╭─ Provided data

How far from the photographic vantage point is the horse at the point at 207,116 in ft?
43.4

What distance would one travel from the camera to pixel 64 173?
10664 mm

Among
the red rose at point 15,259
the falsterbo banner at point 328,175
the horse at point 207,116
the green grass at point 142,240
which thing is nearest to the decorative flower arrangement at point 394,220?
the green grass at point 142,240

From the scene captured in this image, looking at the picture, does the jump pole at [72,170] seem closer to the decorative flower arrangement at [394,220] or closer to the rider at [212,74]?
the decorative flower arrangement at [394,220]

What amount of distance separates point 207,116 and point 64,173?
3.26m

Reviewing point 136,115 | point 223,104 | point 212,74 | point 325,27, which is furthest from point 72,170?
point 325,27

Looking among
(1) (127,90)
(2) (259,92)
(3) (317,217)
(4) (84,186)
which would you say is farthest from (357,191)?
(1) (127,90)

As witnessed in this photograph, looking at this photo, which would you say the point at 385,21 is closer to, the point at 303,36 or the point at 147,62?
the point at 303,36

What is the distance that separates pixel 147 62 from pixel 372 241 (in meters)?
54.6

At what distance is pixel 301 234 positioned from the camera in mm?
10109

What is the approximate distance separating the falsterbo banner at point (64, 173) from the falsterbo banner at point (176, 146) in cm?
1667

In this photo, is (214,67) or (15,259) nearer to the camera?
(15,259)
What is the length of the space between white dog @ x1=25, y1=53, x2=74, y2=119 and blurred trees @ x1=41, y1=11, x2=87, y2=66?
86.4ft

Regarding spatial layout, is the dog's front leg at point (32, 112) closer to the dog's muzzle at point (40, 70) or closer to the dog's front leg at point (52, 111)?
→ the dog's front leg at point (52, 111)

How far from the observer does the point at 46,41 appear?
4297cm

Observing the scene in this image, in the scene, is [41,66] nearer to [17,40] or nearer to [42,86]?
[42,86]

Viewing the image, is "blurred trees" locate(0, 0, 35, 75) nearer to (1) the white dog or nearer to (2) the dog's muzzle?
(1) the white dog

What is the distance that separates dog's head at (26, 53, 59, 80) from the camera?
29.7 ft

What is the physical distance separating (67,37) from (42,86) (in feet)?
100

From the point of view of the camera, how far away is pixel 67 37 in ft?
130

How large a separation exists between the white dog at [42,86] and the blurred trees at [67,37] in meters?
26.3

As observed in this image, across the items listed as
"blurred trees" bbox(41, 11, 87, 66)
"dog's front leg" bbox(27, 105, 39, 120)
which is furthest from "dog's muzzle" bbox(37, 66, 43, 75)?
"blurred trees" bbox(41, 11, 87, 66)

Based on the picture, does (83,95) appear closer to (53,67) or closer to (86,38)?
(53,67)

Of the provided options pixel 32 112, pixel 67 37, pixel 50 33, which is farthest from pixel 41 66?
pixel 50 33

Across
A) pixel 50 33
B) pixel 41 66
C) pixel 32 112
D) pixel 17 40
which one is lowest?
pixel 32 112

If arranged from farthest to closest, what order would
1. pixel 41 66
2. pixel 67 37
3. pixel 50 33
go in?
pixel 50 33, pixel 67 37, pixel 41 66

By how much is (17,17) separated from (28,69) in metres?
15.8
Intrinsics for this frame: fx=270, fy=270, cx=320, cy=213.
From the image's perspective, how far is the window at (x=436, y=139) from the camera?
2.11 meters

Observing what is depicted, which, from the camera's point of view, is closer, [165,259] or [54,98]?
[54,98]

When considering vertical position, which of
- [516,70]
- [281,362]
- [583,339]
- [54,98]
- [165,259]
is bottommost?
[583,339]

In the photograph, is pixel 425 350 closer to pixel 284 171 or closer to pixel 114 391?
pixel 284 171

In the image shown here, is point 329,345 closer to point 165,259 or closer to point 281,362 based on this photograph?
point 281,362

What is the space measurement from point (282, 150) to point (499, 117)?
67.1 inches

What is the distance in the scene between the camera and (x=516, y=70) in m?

╰─

Goal: Please reproduce the listing above line for line, starting at the line that contains "In the image" and stopping after its final line.

Output of the exercise:
In the image shown here, is point 329,345 closer to point 165,259 or closer to point 281,362 based on this photograph?
point 281,362

What is the space measurement from point (282, 150) to point (499, 117)?
67.1 inches

What is the distance in the scene between the camera and (x=516, y=70) in m?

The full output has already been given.